1st Quarter 2016 Letter
April 19, 2016, By: Harris L. Kempner, Jr., President
The United States and Worldwide
Despite the fact that it now appears that the U.S. GDP in the 1st Quarter was 1% or less, we still believe, as we did at the start of the year, that the U.S. GDP will grow at the rate of 2 ½% – 3% for calendar 2016. There are several reasons for this.The first is a statistical anomaly that has appeared in the last 2 years, and looks to be repeating itself. As this layout shows, both 2014 and 2015 1st quarter GDP was extremely low followed by a resounding make-up in the 2nd quarter. (Evercore ISI)
Real GDP Q/Q A.R.1Q 2Q
We believe that there are signs that the same thing will be occurring in the 2nd quarter 2016. The first of these is employment, which is extremely strong. The latest unemployment applications at 253,000 tied a record low since 1973. In the past 6 months, according to national employment statistics (WSJ), the economy has overcome any slowdowns and created over 1.5 million jobs, which is a very substantial number. According to all reports, many people who have been out of work for a long time are now coming back into the labor market. This labor strength sets up an excellent consumer potential, going forward even though the American consumer is no longer spending more than they make and saving a healthy 5% of income. These overall statistics indicate the consumer will be adding substantially to the economy as the quarter and the year roll on.

The latter is particularly true if you take a look at consumer spending. At first blush, the March consumer retail spending figure of -.3% seems low. Although retail sales were apparently flat in the full 1st quarter, in fact they were strong when price drops were taken into account. Real retail sales were up a healthy 4% quarter-to-quarter. (Cornerstone Macro) This means that while inflation is substantially in check, the consumer is spending a lot on specific items. This is a much healthier underpinning for consumer activity than would appear from the headline numbers.

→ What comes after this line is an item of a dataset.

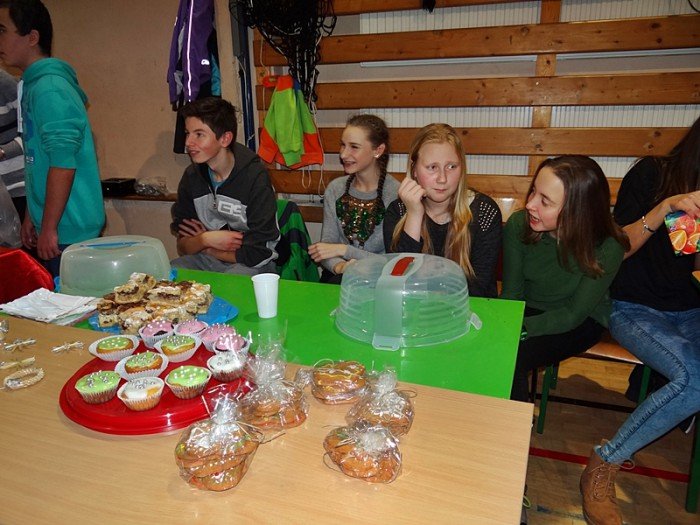 tumy-na-kiermaszu-w-sobieszowie-foto-61114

Other factors are that oil prices have improved since January, which is likely to benefit areas that have been quite weak in the U.S. economy for the last year. Housing, responding to lower mortgage rates, is likely to become a noted addition to U.S. strength in this quarter.
China, as the world’s second largest economy, again deserves some special mention. At the beginning of this year, we indicated we thought that China’s economy would be stable despite omnipresent fears of a deep drop in their economic activity. We now believe that it could actually be growing some due to the most recently announced growth in Chinese exports, which was reported to have risen 11.5%. Consonant with this, the Chinese nominal GDP was announced at +7.29% for the first quarter, up from 6.0% in the fourth quarter. This is much better than the fears of a hard landing held at the beginning of the year.
All in, we think the U.S. economy continues to be quite solid, growing at a reasonable pace and no significant slowdown is in the picture for this year. Much of the rest of the world is also doing better than the fear-laden predictions at the start of the year.

The stock market went through a very difficult period during the 1st quarter based, as we observed at the start of the year, on very negative assumptions about world growth, U.S. economic growth, and the potential of recessions in many places. As these fears have lessened, the U.S. stock market has come up from very depressed levels in February to slight gains for the year as a whole. We think that progress from here will be a function primarily of earnings and earnings expectations, as it is traditionally. We see no chance of a recession in this country during 2016 and that alone is enough to provide general support of the stock market going forward.

Fixed income investments presently revolve substantially around what the Federal Reserve will do with regard to rates in the coming months. Despite many analysts’ contrary opinions, we are still forecasting U.S. economic growth at 2 ½% – 3%. If our economic scenario holds, with continuing growth in the U.S. economy and continuing improvement of both employment and real wages, we expect the Feds will raise rates twice by the end of calendar 2016. If they do so, bonds will be somewhat weaker because of higher interest rates. Our fixed income portfolios continue to be invested in U.S. Treasury Inflation Protected Securities (TIPS) because we expect inflation to eventually be a factor in the U.S.